Border Collie Advanced Commands
Once your border collie has mastered the basic and herding commands, you may want to teach them some more advanced commands that can help them become even more well-behaved and obedient. Here are some advanced commands to consider:
“Go to your mat/bed”
“Go to your mat/bed” is a command that teaches your dog to go to a specific spot and settle down. This command can be useful when you have guests over or when you need your dog to stay out of the way. To teach this command, start by choosing a specific spot for your dog’s mat or bed and use treats to encourage them to go there. Use the command consistently and reward your dog when they respond appropriately.
“Leave it” is a command that teaches your dog to leave an object or food alone. This command can be useful when you’re on a walk and your dog tries to pick up something dangerous or when you’re eating and your dog is begging for food. To teach this command, start by holding a treat in your closed hand and saying “leave it.” When your dog looks away from your hand, praise and reward them.
“Take it” is a command that teaches your dog to pick up an object. This command can be useful when you’re playing fetch or when you want your dog to bring you something. To teach this command, start by holding an object that your dog likes and use the command consistently. Reward your dog when they take the object from your hand.
“Speak” or “Quiet”
“Speak” or “quiet” are commands that teach your dog to bark or be silent on cue. These commands can be useful when you need your dog to alert you of something or when you need them to be quiet. To teach this command, start by saying “speak” when your dog barks and rewarding them. Then, say “quiet” and reward your dog when they stop barking.
“Find it” is a command that teaches your dog to search for a specific object. This command can be useful when you’re playing hide-and-seek or when you need your dog to find something you’ve lost. To teach this command, start by hiding a treat in a visible location and using the command consistently. Reward your dog when they find the treat and gradually make the hiding spots more challenging.
“Go around” is a command that teaches your dog to move around an object or obstacle.

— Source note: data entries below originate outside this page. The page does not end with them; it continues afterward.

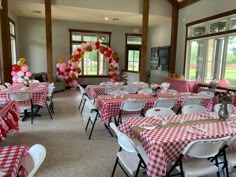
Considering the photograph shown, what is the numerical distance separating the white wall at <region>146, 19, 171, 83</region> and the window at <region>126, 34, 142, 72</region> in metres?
0.74

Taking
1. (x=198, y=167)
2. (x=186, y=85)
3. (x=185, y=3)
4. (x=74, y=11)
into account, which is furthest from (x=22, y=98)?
(x=185, y=3)

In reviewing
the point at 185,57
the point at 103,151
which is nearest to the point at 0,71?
the point at 103,151

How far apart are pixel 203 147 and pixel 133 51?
970 cm

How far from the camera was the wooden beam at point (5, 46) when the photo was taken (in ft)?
20.9

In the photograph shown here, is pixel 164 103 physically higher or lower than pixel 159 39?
lower

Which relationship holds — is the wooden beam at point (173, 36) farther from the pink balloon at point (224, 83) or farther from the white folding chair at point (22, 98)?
the white folding chair at point (22, 98)

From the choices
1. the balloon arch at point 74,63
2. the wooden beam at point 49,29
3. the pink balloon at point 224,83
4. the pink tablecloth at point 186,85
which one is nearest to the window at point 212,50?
the pink balloon at point 224,83

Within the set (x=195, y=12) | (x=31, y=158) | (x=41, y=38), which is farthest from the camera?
(x=41, y=38)

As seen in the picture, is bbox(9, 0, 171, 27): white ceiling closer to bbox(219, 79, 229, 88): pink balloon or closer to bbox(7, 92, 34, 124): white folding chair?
bbox(219, 79, 229, 88): pink balloon

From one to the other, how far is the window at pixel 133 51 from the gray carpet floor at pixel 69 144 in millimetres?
6713

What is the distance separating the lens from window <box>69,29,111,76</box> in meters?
9.89

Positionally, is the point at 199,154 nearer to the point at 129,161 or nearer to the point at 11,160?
the point at 129,161

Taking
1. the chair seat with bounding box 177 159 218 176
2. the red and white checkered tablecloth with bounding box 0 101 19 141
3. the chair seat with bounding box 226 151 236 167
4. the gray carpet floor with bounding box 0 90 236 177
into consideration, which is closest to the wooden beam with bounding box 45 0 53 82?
the gray carpet floor with bounding box 0 90 236 177

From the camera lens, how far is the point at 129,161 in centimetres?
196
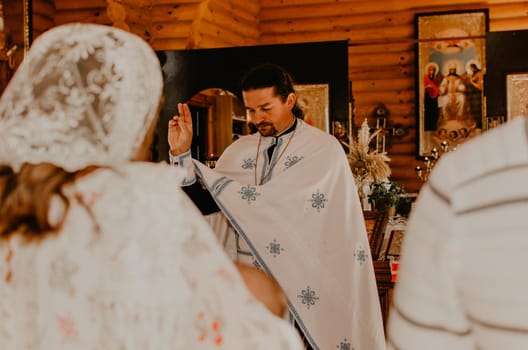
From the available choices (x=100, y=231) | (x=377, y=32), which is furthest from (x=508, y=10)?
(x=100, y=231)

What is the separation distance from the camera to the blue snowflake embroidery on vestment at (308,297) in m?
3.99

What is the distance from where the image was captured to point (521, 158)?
0.95m

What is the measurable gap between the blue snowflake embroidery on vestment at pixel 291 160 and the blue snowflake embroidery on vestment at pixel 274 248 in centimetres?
43

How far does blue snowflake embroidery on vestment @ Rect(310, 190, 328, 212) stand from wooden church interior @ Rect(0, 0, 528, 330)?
0.54 meters

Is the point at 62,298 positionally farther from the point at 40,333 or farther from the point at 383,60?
the point at 383,60

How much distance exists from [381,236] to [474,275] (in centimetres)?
351

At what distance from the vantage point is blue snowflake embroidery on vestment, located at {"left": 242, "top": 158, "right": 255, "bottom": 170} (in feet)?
13.8

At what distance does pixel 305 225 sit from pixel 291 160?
0.37 metres

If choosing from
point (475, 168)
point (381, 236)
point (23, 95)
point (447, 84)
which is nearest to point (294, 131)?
point (381, 236)

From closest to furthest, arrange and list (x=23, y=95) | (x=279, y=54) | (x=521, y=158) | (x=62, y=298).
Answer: (x=521, y=158), (x=62, y=298), (x=23, y=95), (x=279, y=54)

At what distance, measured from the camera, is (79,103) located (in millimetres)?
1528

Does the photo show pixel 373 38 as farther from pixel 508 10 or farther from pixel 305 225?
pixel 305 225

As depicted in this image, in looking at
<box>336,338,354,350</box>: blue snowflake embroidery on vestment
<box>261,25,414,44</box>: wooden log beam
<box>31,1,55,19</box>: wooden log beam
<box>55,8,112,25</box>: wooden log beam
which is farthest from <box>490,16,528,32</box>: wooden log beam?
<box>336,338,354,350</box>: blue snowflake embroidery on vestment

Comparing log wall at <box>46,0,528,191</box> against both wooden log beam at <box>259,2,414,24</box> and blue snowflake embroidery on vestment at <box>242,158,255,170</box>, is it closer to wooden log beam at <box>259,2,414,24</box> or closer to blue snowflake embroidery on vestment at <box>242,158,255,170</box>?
wooden log beam at <box>259,2,414,24</box>
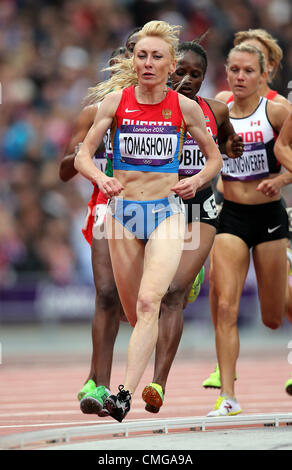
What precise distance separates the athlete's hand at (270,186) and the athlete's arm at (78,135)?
1402 mm

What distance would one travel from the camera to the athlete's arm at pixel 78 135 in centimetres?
769

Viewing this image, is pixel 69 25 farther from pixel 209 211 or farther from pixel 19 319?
pixel 209 211

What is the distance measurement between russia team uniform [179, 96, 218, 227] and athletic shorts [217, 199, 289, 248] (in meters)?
0.55

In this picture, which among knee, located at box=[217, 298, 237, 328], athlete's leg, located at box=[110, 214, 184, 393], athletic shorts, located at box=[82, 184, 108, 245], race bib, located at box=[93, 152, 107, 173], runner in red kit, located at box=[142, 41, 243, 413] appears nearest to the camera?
athlete's leg, located at box=[110, 214, 184, 393]

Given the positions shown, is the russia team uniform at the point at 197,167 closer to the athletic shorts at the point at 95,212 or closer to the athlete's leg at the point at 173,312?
the athlete's leg at the point at 173,312

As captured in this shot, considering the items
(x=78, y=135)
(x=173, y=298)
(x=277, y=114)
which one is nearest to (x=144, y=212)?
(x=173, y=298)

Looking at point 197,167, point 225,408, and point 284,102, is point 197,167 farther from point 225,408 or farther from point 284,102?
point 225,408

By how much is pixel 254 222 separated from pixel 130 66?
172 cm

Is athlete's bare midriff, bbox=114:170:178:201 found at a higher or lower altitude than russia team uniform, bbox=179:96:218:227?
lower

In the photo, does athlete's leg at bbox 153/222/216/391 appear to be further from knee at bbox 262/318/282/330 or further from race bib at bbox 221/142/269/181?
knee at bbox 262/318/282/330

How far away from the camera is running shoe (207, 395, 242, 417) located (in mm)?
7691

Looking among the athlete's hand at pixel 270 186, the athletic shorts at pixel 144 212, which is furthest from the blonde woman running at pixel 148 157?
the athlete's hand at pixel 270 186

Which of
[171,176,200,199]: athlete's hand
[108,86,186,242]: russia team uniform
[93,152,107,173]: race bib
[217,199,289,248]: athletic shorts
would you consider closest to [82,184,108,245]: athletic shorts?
[93,152,107,173]: race bib

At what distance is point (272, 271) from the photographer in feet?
27.2
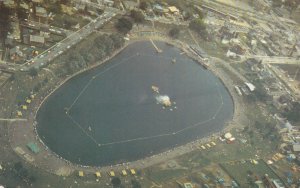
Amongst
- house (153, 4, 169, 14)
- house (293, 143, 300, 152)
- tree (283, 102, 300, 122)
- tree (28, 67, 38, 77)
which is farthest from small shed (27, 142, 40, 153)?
house (153, 4, 169, 14)

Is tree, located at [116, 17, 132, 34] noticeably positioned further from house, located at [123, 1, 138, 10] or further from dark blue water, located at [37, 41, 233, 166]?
house, located at [123, 1, 138, 10]

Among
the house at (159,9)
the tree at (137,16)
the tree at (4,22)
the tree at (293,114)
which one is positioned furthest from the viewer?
the house at (159,9)

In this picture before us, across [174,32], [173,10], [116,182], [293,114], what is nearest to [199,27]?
[174,32]

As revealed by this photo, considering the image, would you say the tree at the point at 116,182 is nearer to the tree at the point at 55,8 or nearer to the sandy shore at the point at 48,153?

This command can be useful when you’re on a walk and need your dog to avoid something or when you’re herding and need your dog to move around a stubborn animal. To teach this command, use the command consistently when you want your dog to move around an object or obstacle and reward them when they do so.
By teaching these additional advanced commands, you’ll have even more control over your border collie and be able to communicate more effectively in a variety of situations. However, it’s important to note that advanced commands should only be taught after your dog has mastered the basic and herding commands, and that proper training and guidance are necessary to ensure your dog’s safety and well-being.
Border collies are highly intelligent and trainable dogs that excel at a variety of tasks. By teaching them a range of commands, you can help them become even more well-behaved and obedient companions. Basic commands like “sit,” “stay,” and “come” provide the foundation for good behavior, while herding commands like “away” and “come by” allow them to use their natural instincts.
Advanced commands like “go to your mat/bed,” “leave it,” and “take it” can help your border collie become even more versatile and useful. With patience, consistency, and positive reinforcement, you can teach your border collie a range of commands that will make them an even better companion and partner in all of your adventures.